» The data:
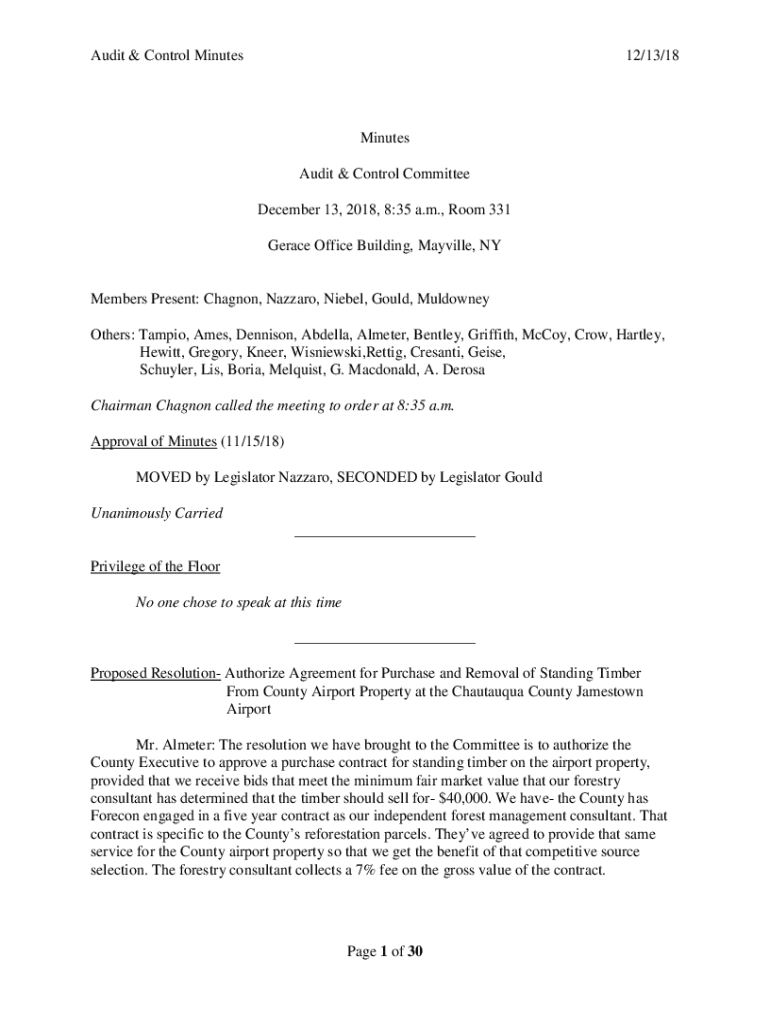 Audit & Control Minutes 12/13/18

Minutes

Audit & Control Committee

December 13, 2018, 8:35 a.m., Room 331

Gerace Office Building, Mayville, NY

Members Present: Chagnon, Nazzaro, Niebel, Gould, Muldowney

Others: Tampio, Ames, Dennison, Abdella, Almeter, Bentley, Griffith, McCoy, Crow, Hartley, Hewitt, Gregory, Kneer, Wisniewski,Rettig, Cresanti, Geise, Schuyler, Lis, Boria, Melquist, G. Macdonald, A. Derosa

Chairman Chagnon called the meeting to order at 8:35 a.m.

Approval of Minutes (11/15/18)

MOVED by Legislator Nazzaro, SECONDED by Legislator Gould

Unanimously Carried

Privilege of the Floor

No one chose to speak at this time

Proposed Resolution- Authorize Agreement for Purchase and Removal of Standing Timber From County Airport Property at the Chautauqua County Jamestown Airport

Mr. Almeter: The resolution we have brought to the Committee is to authorize the County Executive to approve a purchase contract for standing timber on the airport property, provided that we receive bids that meet the minimum fair market value that our forestry consultant has determined that the timber should sell for- $40,000. We have- the County has Forecon engaged in a five year contract as our independent forest management consultant. That contract is specific to the County's reforestation parcels. They've agreed to provide that same service for the County airport property so that we get the benefit of that competitive source selection. The forestry consultant collects a 7% fee on the gross value of the contract.

Page 1 of 30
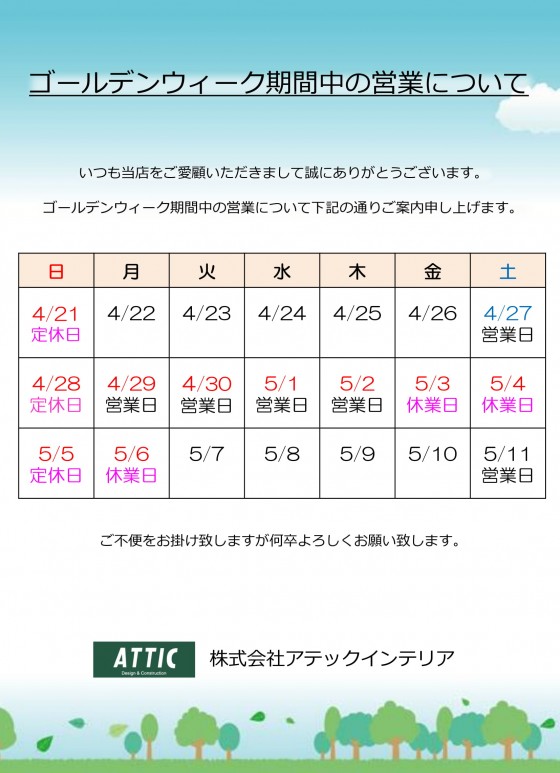 ゴールデンウィーク期間中の営業について

いつも当店をご愛顧いただきまして誠にありがとうございます。

ゴールデンウィーク期間中の営業について下記の通りご案内申し上げます。

| 日 | 月 | 火 | 水 | 木 | 金 | 土 |
|---|---|---|---|---|---|---|
| 4/21 定休日 | 4/22 | 4/23 | 4/24 | 4/25 | 4/26 | 4/27 営業日 |
| 4/28 定休日 | 4/29 営業日 | 4/30 営業日 | 5/1 営業日 | 5/2 営業日 | 5/3 休業日 | 5/4 休業日 |
| 5/5 定休日 | 5/6 休業日 | 5/7 | 5/8 | 5/9 | 5/10 | 5/11 営業日 |

ご不便をお掛け致しますが何卒よろしくお願い致します。

ATTIC Design & Construction 株式会社アテックインテリア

» What you have to do:
Tally the lines above with "Committee", please; number only.

» Result:
2